And when the Phillies traded the future Hall of Famer to Cincinnati in 1921, one of the two players they got in exchange would, 27 years later, coach the Eagles to their first NFL championship.
Still Rixey's belated election to the Hall of Fame, a month before he died in 1963, has continually been cited whenever seemingly more deserving candidates are left out.
While Rixey's 266 victories were a record for National League lefthanders until Warren Spahn surpassed it in 1959, he also lost 251 games. (Moyer has lost 201.)
"Boy," Rixey said when he learned of his Hall selection by the Veterans Committee, "they must be scraping the bottom of the barrel."
Rixey was, by all accounts, a pitcher much like Moyer.
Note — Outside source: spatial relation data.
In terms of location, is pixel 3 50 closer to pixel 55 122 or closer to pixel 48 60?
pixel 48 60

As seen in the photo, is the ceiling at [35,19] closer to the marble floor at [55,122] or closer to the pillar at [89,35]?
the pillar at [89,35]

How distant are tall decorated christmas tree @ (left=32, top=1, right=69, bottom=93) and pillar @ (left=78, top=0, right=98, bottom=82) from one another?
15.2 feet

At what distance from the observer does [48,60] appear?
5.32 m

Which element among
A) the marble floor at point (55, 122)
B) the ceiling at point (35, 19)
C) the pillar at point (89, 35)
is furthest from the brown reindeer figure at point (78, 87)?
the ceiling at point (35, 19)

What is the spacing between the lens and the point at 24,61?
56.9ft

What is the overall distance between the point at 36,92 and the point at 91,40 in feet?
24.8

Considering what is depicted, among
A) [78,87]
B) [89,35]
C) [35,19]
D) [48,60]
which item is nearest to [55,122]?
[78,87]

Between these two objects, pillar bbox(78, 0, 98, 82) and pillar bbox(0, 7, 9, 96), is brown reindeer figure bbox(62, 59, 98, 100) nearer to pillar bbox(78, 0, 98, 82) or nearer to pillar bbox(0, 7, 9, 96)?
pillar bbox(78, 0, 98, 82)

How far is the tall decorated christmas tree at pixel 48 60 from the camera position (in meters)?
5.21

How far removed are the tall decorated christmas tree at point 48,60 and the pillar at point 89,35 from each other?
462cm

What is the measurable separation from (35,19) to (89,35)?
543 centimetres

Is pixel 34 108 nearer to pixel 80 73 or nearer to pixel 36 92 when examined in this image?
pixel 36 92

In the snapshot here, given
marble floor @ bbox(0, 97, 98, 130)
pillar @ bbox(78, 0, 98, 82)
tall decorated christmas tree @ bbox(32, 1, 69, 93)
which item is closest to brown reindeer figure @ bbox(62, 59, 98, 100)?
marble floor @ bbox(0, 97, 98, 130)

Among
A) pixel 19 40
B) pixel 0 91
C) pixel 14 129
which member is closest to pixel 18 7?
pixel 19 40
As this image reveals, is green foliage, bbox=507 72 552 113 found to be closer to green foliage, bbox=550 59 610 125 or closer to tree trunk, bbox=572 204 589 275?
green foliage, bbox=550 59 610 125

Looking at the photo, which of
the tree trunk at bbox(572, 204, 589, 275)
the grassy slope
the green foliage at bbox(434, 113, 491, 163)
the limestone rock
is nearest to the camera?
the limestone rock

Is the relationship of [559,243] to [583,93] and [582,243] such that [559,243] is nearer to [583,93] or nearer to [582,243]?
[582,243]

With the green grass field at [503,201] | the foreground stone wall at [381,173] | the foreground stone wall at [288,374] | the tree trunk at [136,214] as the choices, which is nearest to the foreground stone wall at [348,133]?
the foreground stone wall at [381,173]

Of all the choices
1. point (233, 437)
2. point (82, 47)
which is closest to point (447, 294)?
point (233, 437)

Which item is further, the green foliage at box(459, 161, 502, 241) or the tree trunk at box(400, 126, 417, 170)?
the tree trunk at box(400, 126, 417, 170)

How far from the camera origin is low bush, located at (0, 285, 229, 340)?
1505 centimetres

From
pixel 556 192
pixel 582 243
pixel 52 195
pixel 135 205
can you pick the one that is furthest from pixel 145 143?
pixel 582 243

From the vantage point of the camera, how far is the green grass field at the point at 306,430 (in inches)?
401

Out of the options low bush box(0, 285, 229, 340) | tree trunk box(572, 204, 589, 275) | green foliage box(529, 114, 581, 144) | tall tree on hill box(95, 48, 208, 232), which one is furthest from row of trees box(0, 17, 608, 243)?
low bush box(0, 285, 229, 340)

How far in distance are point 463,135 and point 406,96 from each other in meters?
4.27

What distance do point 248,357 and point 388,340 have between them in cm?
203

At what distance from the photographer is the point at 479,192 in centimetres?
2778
He didn't throw hard but his control was excellent, he had a variety of pitches that he could throw for strikes and he could outsmart hitters.
He was born into Virginia gentry on May 3, 1891. His family, descended from European royalty, lived then in Culpeper, but they soon relocated to Charlottesville, home of the university Thomas Jefferson founded.
The tall boy attended a private school before he matriculated at Virginia, where his height made him a star on the basketball team, too.
Rixey was an outstanding student and when he wasn't in the lab doing experiments or on the field setting pitching records, he was writing sonnets and triolets.
"My first one," he said of his poetic bent, "was about the Rivanna [River] and the only rhyme I could come up with was banana."
Despite his baseball success at Virginia, Rixey was determined to become a chemist until he was persuaded to try professional baseball by a National League umpire, Cy Rigler.
When the Phillies offered him a $2,000 bonus and $900 a month to jump directly to the big leagues, he jumped.
He scuffled his first four seasons in Philadelphia, compiling a record of 32-38. In the 1915 World Series - the only one he would reach in his 21 seasons - he surrendered two inside-the-park homers in relief to Duffy Lewis and Harry Hooper in the Red Sox' Game 5 clincher.
A year after that, in 1916, Rickey had his one great season as a Phillie, going 22-10 and compiling a 2.39 ERA. A season later, he won 16 games, but lost 21.
Throughout his career here, Rixey taught Latin at Episcopal High in Washington during the off-seasons.
When World War I intervened, the Virginian enlisted and rose to captain in an Army chemical warfare division that fought in Europe.
Rixey was back in Philadelphia for the 1919 season, but manager Pat Moran, a mentor, was gone. The lanky pitcher chafed under the two men who followed Moran, Jack Coombs and Gavvy Cravath. His records, 6-12 in '19 and 11-22 in '20, reflected his unhappiness.
When the 1920 season concluded, the Phillies, who wouldn't contend again for decades, traded the 30-year-old lefty to the Cincinnati Reds for Jimmy Ring and Greasy Neale.
Neale, a speedy outfielder, spent just one season with the Phils. He would return 20 years later as coach of Alexis Thompson's Philadelphia Eagles and guide that Steve Van Buren-led team to NFL titles in 1948 and 1949.
Rixey prospered in Cincinnati. His old Phillies boss, Moran, was the manager there and he won 100 games there quickly, in just five seasons. In 1921, Rixey set a mark that might never be surpassed. In 301 innings, he allowed just one home run. A year later, his 25 victories were tops in the NL.
The Reds won no pennants during Rixey's time there, but he settled into a comfortable Midwestern life, starting an insurance agency that, with his grandson, Eppa Rixey IV, now at the helm, still exists.
While there, an Ohio sportswriter gave him the nickname Jeptha, apparently because it sounded vaguely Virginian and because he thought it went well between "Eppa" and "Rixey".
Like Moyer, Rixey was well-liked by writers, who dubbed the erudite lefty "the debonair gentleman of baseball."
After he was elected to the Hall on Jan. 27, 1963, he would use his newly won fame to his advantage in business.
His suburban Cincinnati insurance agency advertised that it provided "Hall of Fame performance for your insurance needs."
Rixey died Feb. 28, 1963, of a heart attack, the first time an electee had died before being inducted.